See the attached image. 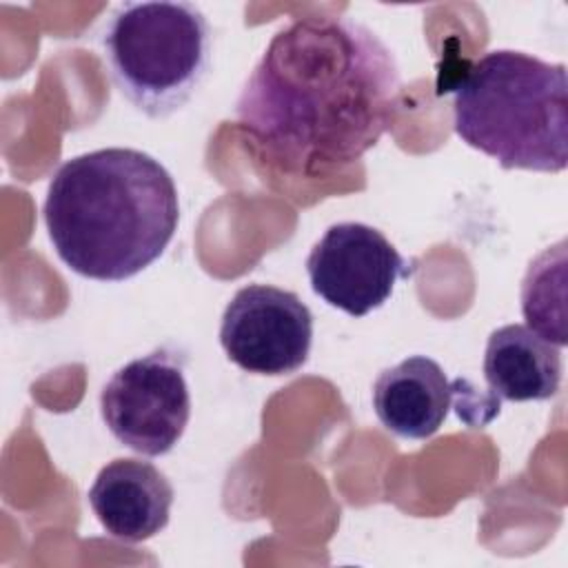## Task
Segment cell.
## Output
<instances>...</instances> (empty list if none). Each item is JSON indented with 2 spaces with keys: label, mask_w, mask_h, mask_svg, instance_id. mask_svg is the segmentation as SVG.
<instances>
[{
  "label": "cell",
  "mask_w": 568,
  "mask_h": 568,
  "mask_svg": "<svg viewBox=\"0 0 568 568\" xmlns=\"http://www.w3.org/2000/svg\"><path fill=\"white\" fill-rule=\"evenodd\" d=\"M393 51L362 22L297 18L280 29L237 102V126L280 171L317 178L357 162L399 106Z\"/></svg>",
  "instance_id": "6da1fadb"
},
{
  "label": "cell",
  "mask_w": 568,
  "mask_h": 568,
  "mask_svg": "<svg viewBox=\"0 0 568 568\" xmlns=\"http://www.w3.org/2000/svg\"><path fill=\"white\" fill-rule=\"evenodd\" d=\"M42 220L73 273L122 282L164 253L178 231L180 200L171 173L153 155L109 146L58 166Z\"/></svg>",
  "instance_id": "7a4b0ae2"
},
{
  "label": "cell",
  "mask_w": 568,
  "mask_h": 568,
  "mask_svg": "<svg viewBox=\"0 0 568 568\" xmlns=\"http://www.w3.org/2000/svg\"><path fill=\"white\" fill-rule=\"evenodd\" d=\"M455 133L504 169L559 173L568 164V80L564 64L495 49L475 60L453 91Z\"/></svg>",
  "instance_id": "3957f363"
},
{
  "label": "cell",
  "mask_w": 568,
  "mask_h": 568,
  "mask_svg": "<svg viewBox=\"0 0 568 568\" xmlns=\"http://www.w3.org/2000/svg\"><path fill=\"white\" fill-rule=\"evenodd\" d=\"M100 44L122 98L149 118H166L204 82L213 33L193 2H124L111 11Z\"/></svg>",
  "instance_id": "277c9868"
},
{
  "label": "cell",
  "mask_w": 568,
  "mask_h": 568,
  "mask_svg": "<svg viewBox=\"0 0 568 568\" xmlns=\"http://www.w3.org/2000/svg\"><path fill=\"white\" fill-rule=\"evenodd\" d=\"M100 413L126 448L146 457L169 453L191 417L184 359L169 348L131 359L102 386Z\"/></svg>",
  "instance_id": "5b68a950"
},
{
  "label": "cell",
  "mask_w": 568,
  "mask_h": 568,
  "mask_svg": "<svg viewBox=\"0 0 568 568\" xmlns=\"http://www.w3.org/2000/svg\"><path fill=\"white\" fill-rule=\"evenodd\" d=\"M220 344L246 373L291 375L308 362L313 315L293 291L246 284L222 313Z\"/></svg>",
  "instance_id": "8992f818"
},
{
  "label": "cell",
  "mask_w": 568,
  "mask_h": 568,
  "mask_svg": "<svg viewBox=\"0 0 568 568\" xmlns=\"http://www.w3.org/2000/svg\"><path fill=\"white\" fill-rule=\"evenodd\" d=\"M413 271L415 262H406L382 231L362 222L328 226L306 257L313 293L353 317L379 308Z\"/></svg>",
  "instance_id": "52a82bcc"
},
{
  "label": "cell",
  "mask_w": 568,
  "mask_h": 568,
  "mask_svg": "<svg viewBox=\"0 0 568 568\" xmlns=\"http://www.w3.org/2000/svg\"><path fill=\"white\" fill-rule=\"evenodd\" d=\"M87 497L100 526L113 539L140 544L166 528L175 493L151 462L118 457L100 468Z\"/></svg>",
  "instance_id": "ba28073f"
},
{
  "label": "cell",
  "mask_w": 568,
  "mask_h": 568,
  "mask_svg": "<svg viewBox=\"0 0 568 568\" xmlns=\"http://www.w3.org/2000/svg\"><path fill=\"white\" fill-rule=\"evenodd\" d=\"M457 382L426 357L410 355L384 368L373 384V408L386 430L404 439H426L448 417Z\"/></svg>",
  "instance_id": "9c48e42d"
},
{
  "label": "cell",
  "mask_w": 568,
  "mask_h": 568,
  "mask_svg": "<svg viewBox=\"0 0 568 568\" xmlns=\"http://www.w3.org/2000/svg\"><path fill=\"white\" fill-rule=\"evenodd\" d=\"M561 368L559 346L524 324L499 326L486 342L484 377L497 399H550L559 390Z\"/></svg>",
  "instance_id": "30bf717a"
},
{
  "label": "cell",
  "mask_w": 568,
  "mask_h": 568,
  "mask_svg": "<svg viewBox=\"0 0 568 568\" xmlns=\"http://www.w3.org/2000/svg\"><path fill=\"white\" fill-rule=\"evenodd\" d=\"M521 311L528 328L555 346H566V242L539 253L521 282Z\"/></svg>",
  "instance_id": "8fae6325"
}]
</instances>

==

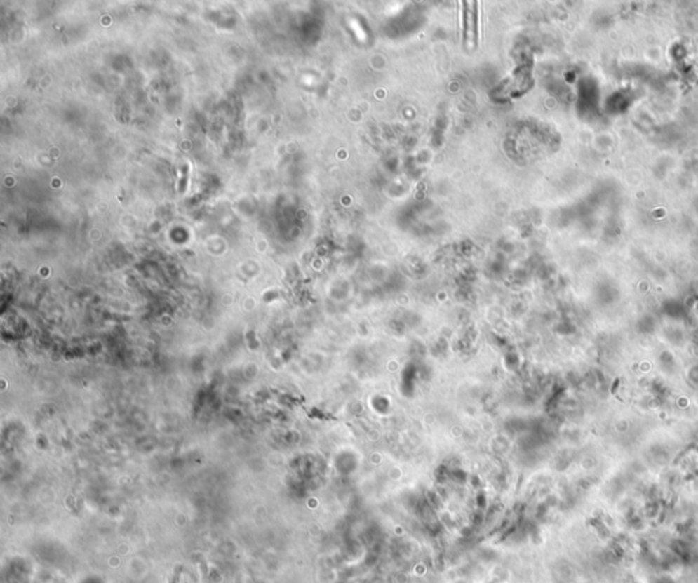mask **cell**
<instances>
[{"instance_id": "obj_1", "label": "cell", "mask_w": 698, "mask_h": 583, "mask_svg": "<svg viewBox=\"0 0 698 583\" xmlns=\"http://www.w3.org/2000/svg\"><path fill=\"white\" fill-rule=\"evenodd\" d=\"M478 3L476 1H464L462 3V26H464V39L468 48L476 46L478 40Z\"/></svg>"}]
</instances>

* * *

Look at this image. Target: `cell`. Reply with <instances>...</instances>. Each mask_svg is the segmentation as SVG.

▸ Requirements
List each line in the records above that contains the string "segmentation".

▸ Worked solution
<instances>...</instances> (empty list if none). Each item is JSON indented with 2 spaces with keys: label, mask_w, mask_h, mask_svg, instance_id. mask_svg is the segmentation as SVG.
Look at this image. Target: `cell`. Reply with <instances>...</instances>. Each mask_svg is the segmentation as SVG.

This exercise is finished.